* **Using the information**
a - List every character whom the play review names.
b - From the play review, extract the passage from "At the end of" to "messengers of peace." word for word.

* **Excerpt**
^^^^

At the end of act one, the party is well on the way to being a complete bust. Tanya's aggressive desperation to be accepted and its affect on her insecure daughter Lily, the hostility between her and Sophia Belkin and between the two husbands have been served up along with the h'ors doeuvres and ham (this most unkosher of foods would be more meaningful in a play about orthodox Jews). When a flock of birds fly past the dining room window the unpacking of hostilities comes to a halt. For a moment the two couples huddle near the widow and seem in harmony with one aother -- until one of them breaks the mood and declares "They're not cranes. They're storks." An inauspicious sign of what's to come in act two since to Russians cranes are symbolic messengers of peace.

^^^^

* **Dataset excerpts**
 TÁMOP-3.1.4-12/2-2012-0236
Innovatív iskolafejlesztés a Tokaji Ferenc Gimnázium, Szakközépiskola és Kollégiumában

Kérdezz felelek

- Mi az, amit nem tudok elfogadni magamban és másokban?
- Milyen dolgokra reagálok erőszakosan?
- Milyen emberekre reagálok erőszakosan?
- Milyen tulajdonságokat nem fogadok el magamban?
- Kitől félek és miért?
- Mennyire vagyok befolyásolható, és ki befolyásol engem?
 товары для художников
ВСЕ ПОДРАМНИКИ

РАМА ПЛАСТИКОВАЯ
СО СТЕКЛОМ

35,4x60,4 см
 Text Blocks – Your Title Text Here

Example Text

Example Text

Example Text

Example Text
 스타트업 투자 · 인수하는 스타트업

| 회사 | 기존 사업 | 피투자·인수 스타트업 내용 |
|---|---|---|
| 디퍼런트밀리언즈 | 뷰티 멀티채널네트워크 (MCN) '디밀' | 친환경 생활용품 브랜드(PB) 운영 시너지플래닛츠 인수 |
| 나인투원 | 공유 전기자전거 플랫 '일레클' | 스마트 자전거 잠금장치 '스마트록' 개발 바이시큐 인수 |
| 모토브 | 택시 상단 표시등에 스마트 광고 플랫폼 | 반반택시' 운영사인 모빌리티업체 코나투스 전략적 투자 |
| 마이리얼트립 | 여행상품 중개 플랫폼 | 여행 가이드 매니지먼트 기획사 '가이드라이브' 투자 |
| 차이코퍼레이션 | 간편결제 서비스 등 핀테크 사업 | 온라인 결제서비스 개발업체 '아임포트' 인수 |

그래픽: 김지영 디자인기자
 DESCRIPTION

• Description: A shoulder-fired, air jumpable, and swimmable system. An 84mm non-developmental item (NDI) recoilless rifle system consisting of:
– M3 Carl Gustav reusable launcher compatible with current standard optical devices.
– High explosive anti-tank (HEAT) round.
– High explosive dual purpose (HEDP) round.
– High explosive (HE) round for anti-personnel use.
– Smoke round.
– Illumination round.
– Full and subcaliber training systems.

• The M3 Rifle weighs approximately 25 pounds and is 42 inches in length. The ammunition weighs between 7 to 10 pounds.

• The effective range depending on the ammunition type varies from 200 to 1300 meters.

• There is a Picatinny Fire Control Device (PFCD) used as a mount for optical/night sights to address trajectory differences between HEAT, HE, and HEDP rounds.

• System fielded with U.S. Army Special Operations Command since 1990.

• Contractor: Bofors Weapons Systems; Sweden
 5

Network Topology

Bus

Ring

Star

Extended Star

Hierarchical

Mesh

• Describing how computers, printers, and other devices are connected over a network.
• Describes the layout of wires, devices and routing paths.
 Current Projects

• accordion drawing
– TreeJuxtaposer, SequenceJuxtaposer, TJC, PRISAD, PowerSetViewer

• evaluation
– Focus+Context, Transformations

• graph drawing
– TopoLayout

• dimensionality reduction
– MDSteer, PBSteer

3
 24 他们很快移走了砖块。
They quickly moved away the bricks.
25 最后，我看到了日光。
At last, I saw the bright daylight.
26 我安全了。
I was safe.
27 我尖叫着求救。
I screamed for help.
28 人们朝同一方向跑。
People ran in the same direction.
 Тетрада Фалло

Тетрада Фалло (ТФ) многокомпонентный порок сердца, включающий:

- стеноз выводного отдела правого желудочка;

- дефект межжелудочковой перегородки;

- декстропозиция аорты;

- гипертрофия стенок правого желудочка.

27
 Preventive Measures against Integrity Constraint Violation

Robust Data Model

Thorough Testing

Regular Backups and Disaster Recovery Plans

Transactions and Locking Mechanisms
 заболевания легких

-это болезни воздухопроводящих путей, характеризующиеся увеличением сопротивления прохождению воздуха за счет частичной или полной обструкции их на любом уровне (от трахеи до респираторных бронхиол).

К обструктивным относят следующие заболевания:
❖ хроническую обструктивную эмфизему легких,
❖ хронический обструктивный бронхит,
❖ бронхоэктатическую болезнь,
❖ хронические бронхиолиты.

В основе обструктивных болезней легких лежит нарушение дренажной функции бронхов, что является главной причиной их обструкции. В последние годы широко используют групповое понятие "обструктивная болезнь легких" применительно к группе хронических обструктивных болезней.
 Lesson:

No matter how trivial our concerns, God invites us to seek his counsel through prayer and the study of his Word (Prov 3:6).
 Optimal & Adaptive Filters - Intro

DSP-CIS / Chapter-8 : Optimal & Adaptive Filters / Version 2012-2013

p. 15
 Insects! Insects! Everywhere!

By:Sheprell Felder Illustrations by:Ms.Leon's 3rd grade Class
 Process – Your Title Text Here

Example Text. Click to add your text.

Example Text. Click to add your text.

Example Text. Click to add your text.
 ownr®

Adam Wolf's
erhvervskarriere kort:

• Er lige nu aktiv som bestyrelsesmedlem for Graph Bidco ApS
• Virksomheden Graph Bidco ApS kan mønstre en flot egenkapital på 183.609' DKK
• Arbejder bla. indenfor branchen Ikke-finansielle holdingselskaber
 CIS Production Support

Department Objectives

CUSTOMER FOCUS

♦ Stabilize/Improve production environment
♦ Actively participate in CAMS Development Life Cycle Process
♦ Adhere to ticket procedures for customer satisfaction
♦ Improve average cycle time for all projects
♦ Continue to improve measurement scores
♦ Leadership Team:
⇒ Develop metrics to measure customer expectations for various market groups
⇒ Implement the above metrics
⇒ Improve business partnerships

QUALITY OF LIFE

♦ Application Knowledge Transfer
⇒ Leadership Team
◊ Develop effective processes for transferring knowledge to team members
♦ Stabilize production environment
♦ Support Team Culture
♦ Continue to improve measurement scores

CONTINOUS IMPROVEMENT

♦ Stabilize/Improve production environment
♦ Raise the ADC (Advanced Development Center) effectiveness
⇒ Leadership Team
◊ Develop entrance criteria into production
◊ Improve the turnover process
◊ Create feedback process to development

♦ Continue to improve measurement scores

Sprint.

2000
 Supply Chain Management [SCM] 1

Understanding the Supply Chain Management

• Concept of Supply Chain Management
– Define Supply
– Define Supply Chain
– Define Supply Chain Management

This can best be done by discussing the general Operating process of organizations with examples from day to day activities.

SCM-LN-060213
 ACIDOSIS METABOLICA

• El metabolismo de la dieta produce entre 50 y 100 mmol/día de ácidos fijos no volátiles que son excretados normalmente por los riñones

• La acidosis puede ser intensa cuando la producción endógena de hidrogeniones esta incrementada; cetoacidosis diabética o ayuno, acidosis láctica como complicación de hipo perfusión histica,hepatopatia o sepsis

^^^^

* **Responses for each task**
a - Tanya, Lily, Sophia Belkin

b -
At the end of act one, the party is well on the way to being a complete bust. Tanya's aggressive desperation to be accepted and its affect on her insecure daughter Lily, the hostility between her and Sophia Belkin and between the two husbands have been served up along with the h'ors doeuvres and ham (this most unkosher of foods would be more meaningful in a play about orthodox Jews). When a flock of birds fly past the dining room window the unpacking of hostilities comes to a halt. For a moment the two couples huddle near the widow and seem in harmony with one aother -- until one of them breaks the mood and declares "They're not cranes. They're storks." An inauspicious sign of what's to come in act two since to Russians cranes are symbolic messengers of peace.